The country's corrupt and reactionary institutions and ruling elite have been shaped by a long series of US-backed military coups, the latest of which took place just two-and-a-half years ago with the indispensable backing of the Obama administration.
The country's current president, Porfirio Lobo, has managed to legitimize the bloody work of the June 2009 coup, while assuring all of its leaders complete impunity. The ousted ex-president Manuel Zelaya, who was frog-marched out of the presidential palace in his pajamas by Honduran troops in 2009, has made his peace with this regime. A wealthy landowner who earned the ire of his class with populist rhetoric, an alliance of convenience with Venezuela's Chavez and a minimum wage hike, Zelaya signed an accord with Lobo last May, endorsing the government's legitimacy and extolling the virtues of “democracy.”

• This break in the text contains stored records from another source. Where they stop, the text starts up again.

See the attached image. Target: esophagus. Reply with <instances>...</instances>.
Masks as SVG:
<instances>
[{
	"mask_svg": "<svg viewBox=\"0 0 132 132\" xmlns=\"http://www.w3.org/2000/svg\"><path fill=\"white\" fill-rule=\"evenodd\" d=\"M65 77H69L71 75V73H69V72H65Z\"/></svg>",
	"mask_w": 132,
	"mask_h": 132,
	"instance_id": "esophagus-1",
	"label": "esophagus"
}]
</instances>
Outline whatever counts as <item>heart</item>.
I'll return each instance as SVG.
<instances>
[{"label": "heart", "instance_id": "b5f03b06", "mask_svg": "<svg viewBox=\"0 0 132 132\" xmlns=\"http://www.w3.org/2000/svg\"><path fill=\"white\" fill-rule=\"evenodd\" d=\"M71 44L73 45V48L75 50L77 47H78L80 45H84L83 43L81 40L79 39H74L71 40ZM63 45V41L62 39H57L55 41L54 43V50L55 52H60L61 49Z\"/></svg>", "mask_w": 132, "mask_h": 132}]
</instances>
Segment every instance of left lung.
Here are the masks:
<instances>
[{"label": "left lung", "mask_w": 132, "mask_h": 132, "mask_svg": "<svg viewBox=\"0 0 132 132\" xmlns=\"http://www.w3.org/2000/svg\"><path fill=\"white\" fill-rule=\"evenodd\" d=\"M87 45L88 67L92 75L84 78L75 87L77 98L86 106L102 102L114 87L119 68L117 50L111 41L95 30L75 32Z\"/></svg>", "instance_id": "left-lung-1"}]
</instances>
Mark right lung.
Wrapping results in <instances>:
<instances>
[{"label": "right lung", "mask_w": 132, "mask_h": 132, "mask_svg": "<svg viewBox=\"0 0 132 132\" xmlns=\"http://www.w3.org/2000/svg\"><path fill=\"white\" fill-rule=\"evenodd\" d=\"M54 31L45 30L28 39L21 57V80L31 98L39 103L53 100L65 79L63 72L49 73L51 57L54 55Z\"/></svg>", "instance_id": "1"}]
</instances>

For the masses of Honduran working people, however, the criminal contempt shown for the lives of the prisoners at Comayagua is an accurate indicator of the real character of this so-called democracy, in which journalists, trade unionists, human rights activists, workers, peasants and others continue to die at the hands of death squads.
The intense popular outrage over the prison atrocity in Honduras has profound roots in the determination of Honduran workers to resist. The massacre at Comayagua only demonstrates once again that it is impossible to secure livable conditions, democratic rights and freedom from imperialist domination outside of the independent mobilization of the working class in Honduras and throughout the Americas in the struggle to put an end to class oppression and build a socialist society.